Technically this is the first thing that I ever developed. In early 2006, soon after I started using the Roux method, I was trying to figure out how to recognize CMLL. Gilles Roux's site only provided a table of cases with arrows showing which corners need to be swapped. There were no patterns or any detailed recognition guide. So I thought of a way to recognize the corners based on knowing the correct sticker order around the cube when solved. Checking the sticker order of the corners upon reaching CMLL reveals the swap that needs to be performed.
After using this for a short time I felt that it was too slow and that there must be a better way. In an email to Gilles about the issue, he pointed me toward the Waterman style recognition of looking at four stickers and comparing the matching, adjacent, and opposite relationships. More specifically, he linked to Lars Vandenbergh's COLL page. I then switched to this, but that initial idea that I had was only the start of my thinking about corner recognition. Eventually I completed Gilles' original NMCMLL recognition, developed an improved version of that, then ATCRM, and then Straughan. Actually, I revisited this initial recognition idea in 2024 thinking that there must be more to it. That is what led to me discovering the minimum sticker recognition seen in the Straughan recognition concept.
How It Works
First, memorize the sticker order that should be around the sides of your preferred LL color. Using the standard color scheme and yellow as the upper layer, the sticker order starting from the R layer and going clockwise should be Red Red Blue Blue Orange Orange Green Green. Then, follow these steps:
Check the U face sticker orientation. You can also do this after the following steps. Either way works.
Find two matching stickers on two adjacent corners.
Check the other non-U sticker of one of the two corners. Two stickers are now known from this corner.
Move to the corner adjacent to the corner that had two stickers checked and look at its color that would be considered matching or opposite of the sticker from step 3. For example, if in step 2 you locate the two red stickers on two adjacent corners, and in step 3 the sticker is blue, then in this step look at the blue or green sticker of the third corner.
There are advancements available to make the steps not as strict above, but the steps presented are to provide a simple explanation.
Example
Sune case
Step 1: Check the U face sticker orientation. This is optional at this point and can be done after step 4.
Step 2: Find two adjacent matching stickers.
Step 3: Check the second second non-U sticker on one of the adjacent corners.
Step 4: On the corner adjacent to the two sticker corner, check the sticker that matches or is opposite of the step 3 sticker.
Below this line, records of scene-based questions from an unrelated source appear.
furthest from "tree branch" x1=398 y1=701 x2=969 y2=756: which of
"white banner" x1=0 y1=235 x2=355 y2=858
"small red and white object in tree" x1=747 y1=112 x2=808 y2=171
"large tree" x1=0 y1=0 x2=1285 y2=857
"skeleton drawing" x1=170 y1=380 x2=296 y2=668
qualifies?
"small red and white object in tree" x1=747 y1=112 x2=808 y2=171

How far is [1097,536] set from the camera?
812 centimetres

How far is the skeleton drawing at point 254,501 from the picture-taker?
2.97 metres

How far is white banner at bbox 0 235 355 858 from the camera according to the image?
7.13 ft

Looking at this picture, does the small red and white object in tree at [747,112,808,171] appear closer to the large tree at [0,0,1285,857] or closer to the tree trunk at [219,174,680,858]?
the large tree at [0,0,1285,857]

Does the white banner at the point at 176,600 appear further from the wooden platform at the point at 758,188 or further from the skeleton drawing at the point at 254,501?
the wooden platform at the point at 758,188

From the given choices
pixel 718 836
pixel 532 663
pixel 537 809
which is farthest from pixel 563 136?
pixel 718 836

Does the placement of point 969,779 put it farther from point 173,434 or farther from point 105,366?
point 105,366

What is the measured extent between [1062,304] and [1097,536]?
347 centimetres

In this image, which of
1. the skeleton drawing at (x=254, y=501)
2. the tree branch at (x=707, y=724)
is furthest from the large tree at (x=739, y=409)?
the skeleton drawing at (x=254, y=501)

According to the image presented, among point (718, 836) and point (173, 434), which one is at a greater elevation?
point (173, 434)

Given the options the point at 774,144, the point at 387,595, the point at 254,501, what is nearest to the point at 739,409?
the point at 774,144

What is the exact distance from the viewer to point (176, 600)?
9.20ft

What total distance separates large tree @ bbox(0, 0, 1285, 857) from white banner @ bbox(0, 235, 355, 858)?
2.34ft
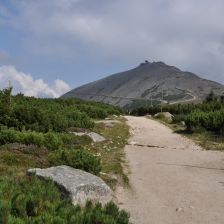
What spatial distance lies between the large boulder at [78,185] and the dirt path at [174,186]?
2.44ft

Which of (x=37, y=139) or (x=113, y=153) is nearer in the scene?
(x=37, y=139)

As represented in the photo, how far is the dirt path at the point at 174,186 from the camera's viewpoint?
11.4 metres

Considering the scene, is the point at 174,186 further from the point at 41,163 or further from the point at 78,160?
the point at 41,163

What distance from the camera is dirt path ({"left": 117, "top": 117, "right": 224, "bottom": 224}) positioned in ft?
37.4

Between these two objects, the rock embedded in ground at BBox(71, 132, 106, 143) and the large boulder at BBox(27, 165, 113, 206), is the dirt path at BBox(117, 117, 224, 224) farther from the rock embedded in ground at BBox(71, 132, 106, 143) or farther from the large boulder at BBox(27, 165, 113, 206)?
the rock embedded in ground at BBox(71, 132, 106, 143)

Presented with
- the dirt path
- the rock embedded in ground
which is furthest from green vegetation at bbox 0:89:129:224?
the dirt path

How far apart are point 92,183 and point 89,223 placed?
12.7 ft

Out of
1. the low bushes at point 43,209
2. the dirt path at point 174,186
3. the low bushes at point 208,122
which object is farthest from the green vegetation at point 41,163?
the low bushes at point 208,122

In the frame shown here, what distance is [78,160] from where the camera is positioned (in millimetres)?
14680

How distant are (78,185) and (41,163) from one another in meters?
4.22

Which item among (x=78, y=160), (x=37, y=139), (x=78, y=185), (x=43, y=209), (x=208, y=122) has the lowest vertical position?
(x=43, y=209)

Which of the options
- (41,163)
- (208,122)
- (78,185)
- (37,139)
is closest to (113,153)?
(37,139)

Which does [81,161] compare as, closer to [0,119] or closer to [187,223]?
[187,223]

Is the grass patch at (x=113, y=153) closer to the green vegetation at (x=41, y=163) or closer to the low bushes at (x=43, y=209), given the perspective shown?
the green vegetation at (x=41, y=163)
This reveals this as the all permuted Sune case.
This is the left swap Sune case.
This is the diagonal swap Sune case.
Each of these patterns are completely intuitive and not based on memorization.
In the all permuted Sune case example, the sticker order matches exactly that of the solved cube.
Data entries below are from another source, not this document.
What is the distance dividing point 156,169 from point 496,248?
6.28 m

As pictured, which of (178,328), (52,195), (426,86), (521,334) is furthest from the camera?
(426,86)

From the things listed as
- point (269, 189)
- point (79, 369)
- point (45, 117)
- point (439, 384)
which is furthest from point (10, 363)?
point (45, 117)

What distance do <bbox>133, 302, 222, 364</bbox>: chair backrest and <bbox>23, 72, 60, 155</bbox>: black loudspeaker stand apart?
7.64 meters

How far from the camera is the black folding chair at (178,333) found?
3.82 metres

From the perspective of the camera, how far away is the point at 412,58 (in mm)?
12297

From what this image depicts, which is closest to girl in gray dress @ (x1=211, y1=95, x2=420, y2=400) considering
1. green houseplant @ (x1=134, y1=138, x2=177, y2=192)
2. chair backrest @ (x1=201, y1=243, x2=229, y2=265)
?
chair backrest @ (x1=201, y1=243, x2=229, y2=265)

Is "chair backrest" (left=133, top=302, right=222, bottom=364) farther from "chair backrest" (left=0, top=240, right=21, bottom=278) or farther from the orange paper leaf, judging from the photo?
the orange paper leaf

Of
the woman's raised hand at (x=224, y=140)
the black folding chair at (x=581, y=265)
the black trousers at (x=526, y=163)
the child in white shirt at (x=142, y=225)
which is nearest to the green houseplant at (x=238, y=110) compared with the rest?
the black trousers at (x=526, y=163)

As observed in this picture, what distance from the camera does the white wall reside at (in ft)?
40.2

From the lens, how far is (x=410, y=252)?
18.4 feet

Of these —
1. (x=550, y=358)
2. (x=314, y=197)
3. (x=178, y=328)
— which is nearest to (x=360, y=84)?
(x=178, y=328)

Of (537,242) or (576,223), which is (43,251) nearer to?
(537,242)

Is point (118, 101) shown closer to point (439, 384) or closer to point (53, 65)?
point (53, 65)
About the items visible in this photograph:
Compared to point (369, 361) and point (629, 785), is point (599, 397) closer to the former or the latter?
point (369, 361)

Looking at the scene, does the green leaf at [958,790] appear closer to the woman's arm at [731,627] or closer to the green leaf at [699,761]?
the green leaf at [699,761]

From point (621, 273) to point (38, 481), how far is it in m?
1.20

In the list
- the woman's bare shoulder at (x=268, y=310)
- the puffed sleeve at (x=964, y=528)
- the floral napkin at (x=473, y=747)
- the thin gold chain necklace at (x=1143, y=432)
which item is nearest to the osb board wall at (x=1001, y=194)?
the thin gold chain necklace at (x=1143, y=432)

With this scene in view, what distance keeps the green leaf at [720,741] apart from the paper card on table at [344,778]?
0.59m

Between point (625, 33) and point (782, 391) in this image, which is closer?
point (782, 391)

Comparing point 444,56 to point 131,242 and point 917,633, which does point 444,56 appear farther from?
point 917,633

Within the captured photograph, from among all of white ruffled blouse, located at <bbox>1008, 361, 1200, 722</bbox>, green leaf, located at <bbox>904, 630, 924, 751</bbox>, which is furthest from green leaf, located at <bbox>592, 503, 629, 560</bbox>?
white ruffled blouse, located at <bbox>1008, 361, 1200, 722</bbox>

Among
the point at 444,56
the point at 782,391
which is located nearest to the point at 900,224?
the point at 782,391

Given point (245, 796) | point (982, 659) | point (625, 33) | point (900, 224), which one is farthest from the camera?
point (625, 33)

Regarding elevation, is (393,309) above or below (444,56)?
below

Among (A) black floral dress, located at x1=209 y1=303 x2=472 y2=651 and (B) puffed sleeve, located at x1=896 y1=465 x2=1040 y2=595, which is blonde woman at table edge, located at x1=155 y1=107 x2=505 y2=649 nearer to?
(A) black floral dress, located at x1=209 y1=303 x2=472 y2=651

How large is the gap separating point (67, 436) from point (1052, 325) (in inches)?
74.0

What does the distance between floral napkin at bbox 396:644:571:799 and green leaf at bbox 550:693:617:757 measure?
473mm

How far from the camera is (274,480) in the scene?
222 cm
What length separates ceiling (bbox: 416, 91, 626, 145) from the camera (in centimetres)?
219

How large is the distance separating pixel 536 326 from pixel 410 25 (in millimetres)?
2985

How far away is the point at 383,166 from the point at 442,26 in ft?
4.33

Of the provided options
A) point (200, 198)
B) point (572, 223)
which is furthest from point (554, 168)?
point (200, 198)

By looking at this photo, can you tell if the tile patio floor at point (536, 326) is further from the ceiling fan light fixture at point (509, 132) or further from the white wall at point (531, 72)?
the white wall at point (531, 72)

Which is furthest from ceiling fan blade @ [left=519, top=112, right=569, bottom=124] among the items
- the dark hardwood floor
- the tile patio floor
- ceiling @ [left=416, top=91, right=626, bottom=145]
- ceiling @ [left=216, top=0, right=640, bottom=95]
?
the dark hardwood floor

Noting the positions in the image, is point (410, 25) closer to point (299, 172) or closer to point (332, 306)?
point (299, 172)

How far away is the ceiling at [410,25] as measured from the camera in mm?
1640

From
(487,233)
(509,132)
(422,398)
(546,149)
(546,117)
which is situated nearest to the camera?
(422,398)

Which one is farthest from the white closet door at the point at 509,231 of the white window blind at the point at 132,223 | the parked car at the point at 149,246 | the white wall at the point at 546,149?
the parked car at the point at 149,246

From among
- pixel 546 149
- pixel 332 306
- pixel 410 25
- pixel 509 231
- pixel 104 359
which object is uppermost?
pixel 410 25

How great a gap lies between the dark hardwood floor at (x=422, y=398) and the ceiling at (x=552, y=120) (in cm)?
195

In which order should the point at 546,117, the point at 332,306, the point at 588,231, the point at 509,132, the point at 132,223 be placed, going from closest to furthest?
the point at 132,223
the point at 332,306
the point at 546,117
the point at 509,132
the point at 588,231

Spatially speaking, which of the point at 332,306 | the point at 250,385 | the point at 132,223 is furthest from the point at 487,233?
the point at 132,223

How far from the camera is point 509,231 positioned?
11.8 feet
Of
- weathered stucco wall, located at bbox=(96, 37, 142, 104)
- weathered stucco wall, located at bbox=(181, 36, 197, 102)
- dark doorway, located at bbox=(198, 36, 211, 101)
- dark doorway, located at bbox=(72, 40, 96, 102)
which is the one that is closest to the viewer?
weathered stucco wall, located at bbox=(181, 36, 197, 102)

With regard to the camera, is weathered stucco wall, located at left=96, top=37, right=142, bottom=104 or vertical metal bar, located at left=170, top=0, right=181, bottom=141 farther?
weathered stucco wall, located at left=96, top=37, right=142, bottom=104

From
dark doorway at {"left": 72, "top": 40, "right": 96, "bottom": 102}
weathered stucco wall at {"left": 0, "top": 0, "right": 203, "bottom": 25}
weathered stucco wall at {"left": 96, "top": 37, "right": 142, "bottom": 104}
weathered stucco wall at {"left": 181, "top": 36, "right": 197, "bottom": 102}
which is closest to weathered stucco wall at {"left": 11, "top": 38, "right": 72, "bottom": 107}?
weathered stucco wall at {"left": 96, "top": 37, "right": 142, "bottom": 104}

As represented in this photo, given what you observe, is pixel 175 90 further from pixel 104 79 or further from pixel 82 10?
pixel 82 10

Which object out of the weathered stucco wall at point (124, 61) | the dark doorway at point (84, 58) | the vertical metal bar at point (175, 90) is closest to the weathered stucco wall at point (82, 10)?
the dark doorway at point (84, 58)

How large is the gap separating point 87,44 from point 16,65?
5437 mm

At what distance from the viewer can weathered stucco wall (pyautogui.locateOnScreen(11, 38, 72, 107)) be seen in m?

In the left swap Sune case, the two corners on the right have the correct order, but then the third corner is out of place, showing that the left two corners need to be swapped.
In the diagonal swap Sune case, the right two corners aren't in the correct order and we know those two need swapped to have the yellow red blue corner at UFR. The corner that should then be at UFL should be the other blue corner, but instead it's the other green corner. So both the left and right sides should be swapped, which is equivalent to a diagonal swap.